いまやランボルギーニはカーボンテクノロジーにおいては世界のリーディングカンパニーのひとつでもあるし、電動化の分野では、2019年に発表したシアンFKP37で、一般的なリチウムイオン電池に代えて、スーパーキャパシタを搭載することにも成功している。

ランボルギーニには4ドアサルーンを登場させる計画もあった
時代は若干さかのぼるが、ランボルギーニがミッドシップのスーパーカー以外のプロダクトを考えていたことが初めて公になったのは、2008年のパリサロンでのことだった。ここに出品されたエストーケは、全長が5105mmにも達するビッグサイズの4ドアサルーン。

フロントにミッドシップされるエンジンは、ガヤルドから移植された5.2リッターのV型10気筒自然吸気。これにeギヤと呼ばれる6速のセミATを組み合わせ、4輪駆動のシステムを搭載したのがパワートレインの構成だった。
ランボルギーニはこのエストーケを発表した段階で、将来的にはV型8気筒エンジンの搭載、そしてハイブリッド仕様の追加もコメントしていたから、それがプロダクションモデルとして近く発表される可能性も高いと予想されていた。
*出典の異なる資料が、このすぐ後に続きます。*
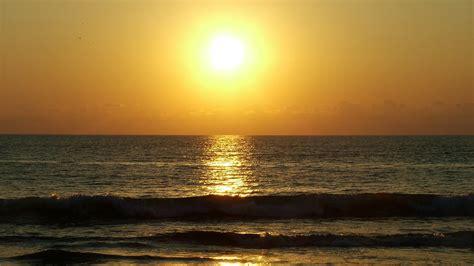 beautiful ocean sunrise sunset  weneedfun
しかし、ランボルギーニはこのエストーケと、将来ウルスとなるべきSUVの重要性を比較。当時、4モデルを生産する余裕はまだなかった彼らは、エストーケのプロダクション化を断念しなければならなかったのだ。
一方の電動化に対する取り組みとしては、2014年のやはりパリサロンで、アステリオンLP910-4というコンセプトカーが発表されたのが記憶として残る。PHEVのシステムを持つこのモデルは、フロントに5.2リッターのV型10気筒ガソリンエンジンを610馬力の最高出力で搭載し、トランスアクスル方式でリヤにレイアウトされた7速DCTを介して後輪を駆動する。
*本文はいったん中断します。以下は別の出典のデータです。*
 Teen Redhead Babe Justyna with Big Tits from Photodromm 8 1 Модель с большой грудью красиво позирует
エレクトリックモーターは3基を搭載。ひとつは7速DCTとともに後輪を駆動し、残りの2基は前輪を駆動。エレクトリックモーターの最高出力はトータルで300馬力とされており、システム全体では910馬力のパワースペックを誇っていた。
このアステリオンLP910-4はもちろん前輪駆動でのゼロエミッション走行が可能で、その航続距離は50km。
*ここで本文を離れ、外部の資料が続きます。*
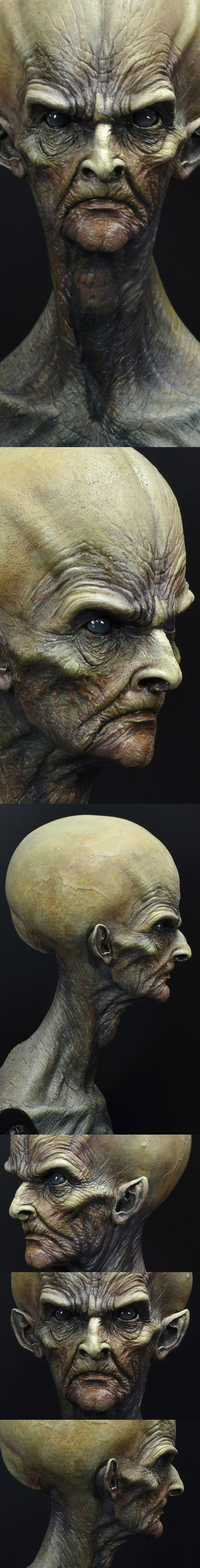 Supreme Intelligence bust - detailed view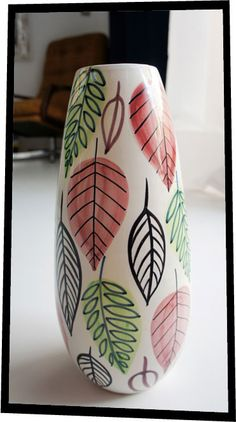 "Stig Linberg ""Italy"" vase. 1960  www.nitelshop.com Stig Lindberg, Plant Stands, Tree Patterns, Mid Century Style, Porcelain Ceramics, Clay Pots, Nice Things, Vintage Ceramic, Flower Pots"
そしてこの技術は、ここからさらに10年以上の時を経て、最新のV型12気筒ミッドシップ、レヴエルトの基礎を築いていったのだ。
そうなると気になるのは、レヴエルト、ウラカン、ウルスに続く、第4のモデルの存在。それが誕生するとなれば、個人的にはエストーケのコンセプトを受け継いだ、個性的で美しく、そしてもちろん世界の第一線にある運動性能を持つ4ドアサルーンを期待したいところなのだが。